2-24
軋む廊下を必死で進んだ先に、微かに光が溢れるドアを見つけた。そこのドアノブを引っ掴むようにして開けると、そこから潮の香りが漂ってきた。そして、真っ直ぐ前を向いた私の目には、丘の上に立つシグネル侯爵家の本邸が見えている。
侍女の推測通り、私達が連れてこられた場所は、シグネルの港だった。
騎士が多く常駐しているここでなら、私達が助けを求めればすぐに、誰かが気付いてくれるはず。
でも、その希望はすぐに打ち砕かれた。私は、手すりに掴まって少しだけ身を乗り出し、足元を見下ろした。
私達が今いるのは、停泊中の船の上。
陸に渡るタラップは外されてしまっていて、陸に上がる道がなかった。この船から出るには、一度海に飛び込むしかない。
私は、隣にいる侍女に視線を向けた。
彼女は、一人で立っているのもやっとという状態で、まだ足が震えている。吸い込んでしまった薬の効果が、消えきっていないようだ。
そんな状態で海には入れない。
かといって、彼女の状態が落ち着くまで待っていたら、私達を拉致した者達が起きてしまう。
こうなったら、この船に火でも着けてしまおうか。騒ぎを起こせば、騎士が、駆けつけてくれるかもしれない。
ヤケクソになった私は、辺りを見回した。
その時、ガタンとドアが開く音がした。
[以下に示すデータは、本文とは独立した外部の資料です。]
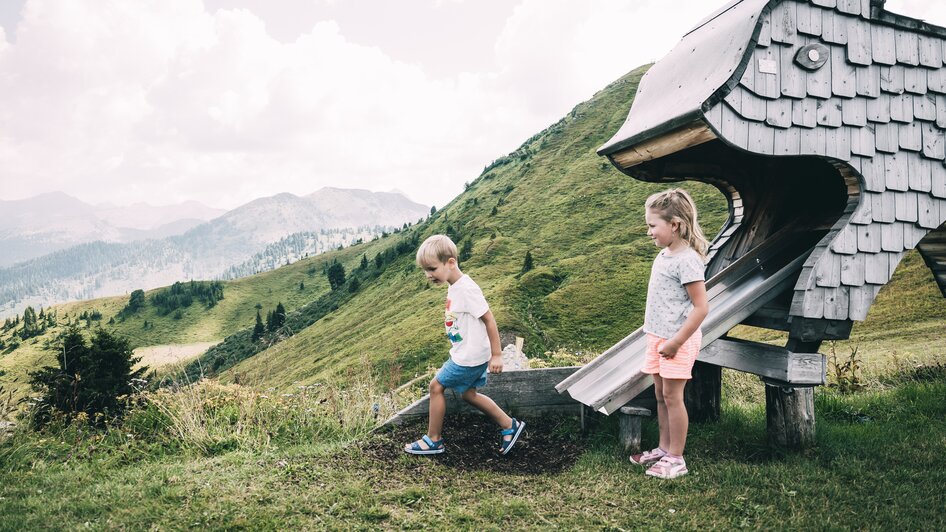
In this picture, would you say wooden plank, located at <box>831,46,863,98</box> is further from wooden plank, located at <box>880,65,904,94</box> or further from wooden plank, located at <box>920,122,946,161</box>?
wooden plank, located at <box>920,122,946,161</box>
振り返ると、そこには、顔を青くしたライリーが、壁を支えにして立っていた。その手に、ナイフを持って。
「やっぱり、殺してしまった方が良かったんだ。こんな周りくどい事なんてしない方がいいんだよ。そうだ…、そうなんだよ。僕を邪魔する者なんて、すぐに殺さなくちゃ駄目なんだ…」
ライリーは、血走った目で私を睨むと、ナイフの切先をこちらに向けた。そして、ゆっくりと歩みを進める。こちらに近付く度に、上っていく彼の口角が不気味で、私の体が凍りついたように動かなくなった。
「セリナ様!」
ライリーの狂気に当てられて動けずにいた私を庇って、侍女が前に出る。彼女は、一人で立っているのがやっとなのに。
そんな状態の侍女を、ライリーはナイフを持つ手で薙ぎ払った。
倒れ込んだ侍女の腕が、見る見る内に血に染まっていく。
それを見て、やっと私は、我に返った。
「やめて!私の大切な子に手を出さないで!彼女は、貴方に何もしていないでしょう!?」
「煩い!お前が!お前が全部悪いんじゃないか!早く僕の前から消えろ!」
真っ赤にした目からは涙を、切れた唇からは血を流しながら、ライリーは私にナイフを向け突進してくる。
その一連の動きが、私にはゆっくり流れて見えた。
だって、これ、練習で何回もやったから。
私は練習通りに、ライリーの手首を掴むと、体を反転させるのと同時に、彼の軸足を払う。すると、大して力を使わなくても、簡単にライリーの体を投げ飛ばすことが出来た。
大きな音を立てて木箱の山に突っ込んだライリーは、そこで白目を剥いて伸びていた。
やった!
上手く出来た!
ネーレを抱っこするために、侍女に隠れてやっていた護身術がこんな所でも役に立った。頑張った甲斐があった。
初めての勝利に興奮しながら、私は倒れている侍女の下へ駆け寄った。
良かった。
出血の割に傷は浅い。
侍女はグッタリしているけれど、無事だった。
張り詰めていた息を吐き出すと、私の目に涙が滲んだ。
その時、突然、首が締まり呼吸が出来なくなる。気付くと私は、後ろに引き倒され、首を絞められていた。
頭を打ちつけた痛みと首を圧迫されている苦しさで、更に視界が滲んだ。そんな私の目に映ったのは、ライリーの歪んだ笑顔だった。
こんな所で、死にたくない。
まだ、やりたい事が沢山あるの。
ネーレの赤ちゃんだって見てないわ。
それに、それに…、私は、リセに文句の一つも言えていない。
意識が薄れる中、最後に私の頭に浮かんだのは、リセの屈託のない笑顔だった。